Jack Kerouac Fullscreen On the road (1957)

Pause

"Yes!

Yes!

Yes!" breathed Dean ecstatically.

"Only difference with me was, I myself ran, I had no horse.

You were a Eastern kid and dreamed of horses; of course we won't assume such things as we both know they are really dross and literary ideas, but merely that I in my perhaps wilder schizophrenia actually ran on foot along the car and at incredible speeds sometimes ninety, making it over every bush and fence and farmhouse and sometimes taking quick dashes to the hills and back without losing a moment's ground… "

We were telling these things and both sweating.

We had completely forgotten the people up front who had begun to wonder what was going on in the back seat.

At one point the driver said,

"For God's sakes, you're rocking the boat back there."

Actually we were; the car was swaying as Dean and I both swayed to the rhythm and the IT of our final excited joy in talking and living to the blank tranced end of all innumerable riotous angelic particulars that had been lurking in our souls all our lives.

"Oh, man! man! man!" moaned Dean.

"And it's not even the beginning of it – and now here we are at last going east together, we've never gone east together, Sal, think of it, we'll dig Denver together and see what everybody's doing although that matters little to us, the point being that we know what IT is and we know TIME and we know that everything is really FINE."

Then he whispered, clutching my sleeve, sweating, "Now you just dig them in front.

They have worries, they're counting the miles, they're thinking about where to sleep tonight, how much money for gas, the weather, how they'll get there – and all the time they'll get there anyway, you see.

But they need to worry and betray time with urgencies false and otherwise, purely anxious and whiny, their souls really won't be at peace unless they can latch on to an established and proven worry and having once found it they assume facial expressions to fit and go with it, which is, you see, unhappiness, and all the time it all flies by them and they know it and that too worries them no end.

Listen!

Listen!

Well now,' he mimicked, "I don't know – maybe we shouldn't get gas in that station.

I read recently in National Petroffious Petroleum News that this kind of gas has a great deal of O-Octane gook in it and someone once told me it even had semi-official high-frequency cock in it, and I don't know, well I just don't feel like it anyway… ' Man, you dig all this."

He was poking me furiously in the ribs to understand.

I tried my wildest best.

Bing, bang, it was all Yes!

Yes!

Yes! in the back seat and the people up front were mopping their brows with fright and wishing they'd never picked us up at the travel bureau.
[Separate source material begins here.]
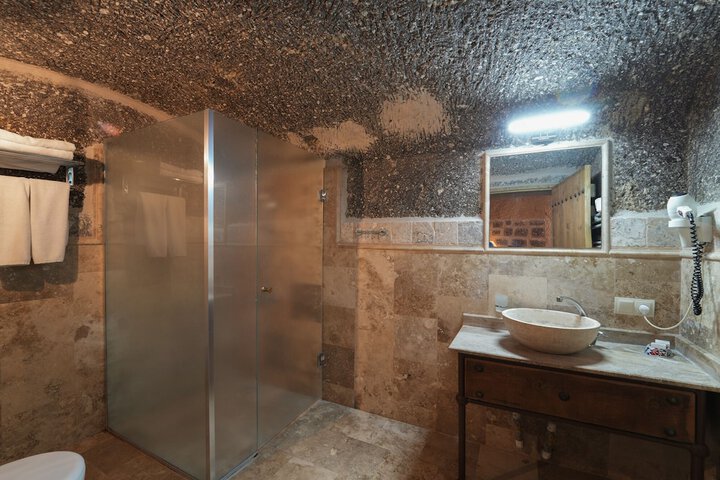 Room 8 of 180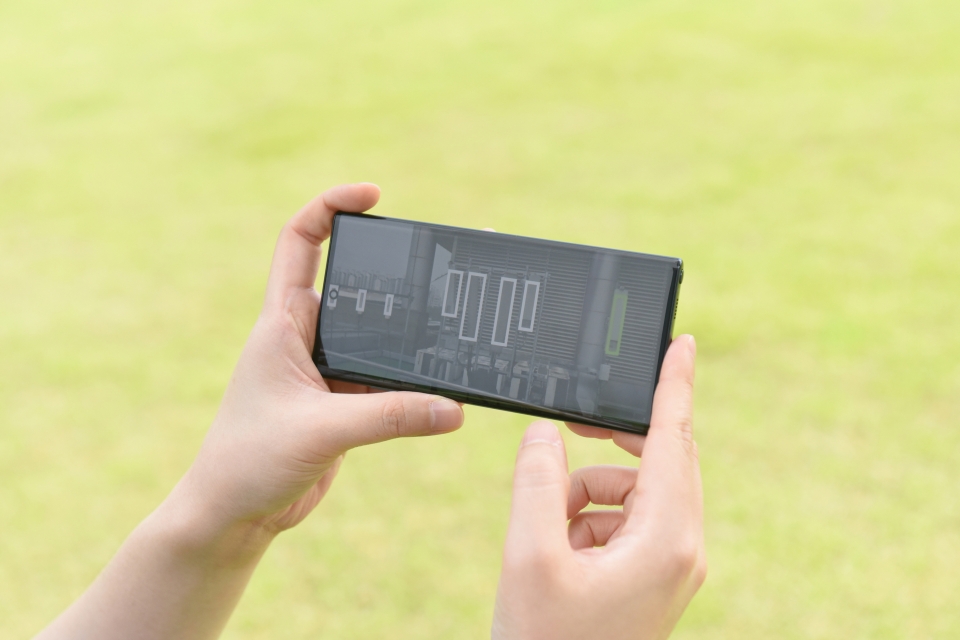 삼성 5G 네트워크 성능 최적화 솔루션을 탑재한 드론으로 촬영한 안테나와 기지국 정보를 스마트폰으로 확인하는 모습 (사진=삼성전자)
It was only the beginning, too.

In Sacramento the fag slyly bought a room in a hotel and invited Dean and me to come up for a drink, while the couple went to sleep at relatives', and in the hotel room Dean tried everything in the book to get money from the fag.

It was insane.

The fag began by saying he was very glad we had come along because he liked young men like us, and would we believe it, but he really didn't like girls and had recently concluded an affair with a man in Frisco in which he had taken the male role and the man the female role.

Dean plied him with businesslike questions and nodded eagerly.

The fag said he would like nothing better than to know what Dean thought about all this.

Warning him first that he had once been a hustler in his youth, Dean asked him how much money he had.

I was in the bathroom.

The fag became extremely sullen and I think suspicious of Dean's final motives, turned over no money, and made vague promises for Denver.

He kept counting his money and checking on his wallet.

Dean threw up his hands and gave up.

"You see, man, it's better not to bother.

Offer them what they secretly want and they of course immediately become panic-stricken."

But he had sufficiently conquered the owner of the Plymouth to take over the wheel without remonstrance, and now we really traveled.

We left Sacramento at dawn and were crossing the Nevada desert by noon, after a hurling passage of the Sierras that made the fag and the tourists cling to each other in the back seat.

We were in front, we took over.

Dean was happy again.

All he needed was a wheel in his hand and four on the road.

He talked about how bad a driver Old Bull Lee was and to demonstrate –

"Whenever a huge big truck like that one coming loomed into sight it would take Bull infinite time to spot it, 'cause he couldn't see, man, he can't see."

He rubbed his eyes furiously to show.

"And I'd say,

'Whoop, look out, Bull, a truck,' and he'd say,

'Eh? what's that you say, Dean?'

'Truck! truck!' and at the very last moment he would go right up to the truck like this – " And Dean hurled the Plymouth head-on at the truck roaring our way, wobbled and hovered in front of it a moment, the truckdriver's face growing gray before our eyes, the people in the back seat subsiding in gasps of horror, and swung away at the last moment.

"Like that, you see, exactly like that, how bad he was."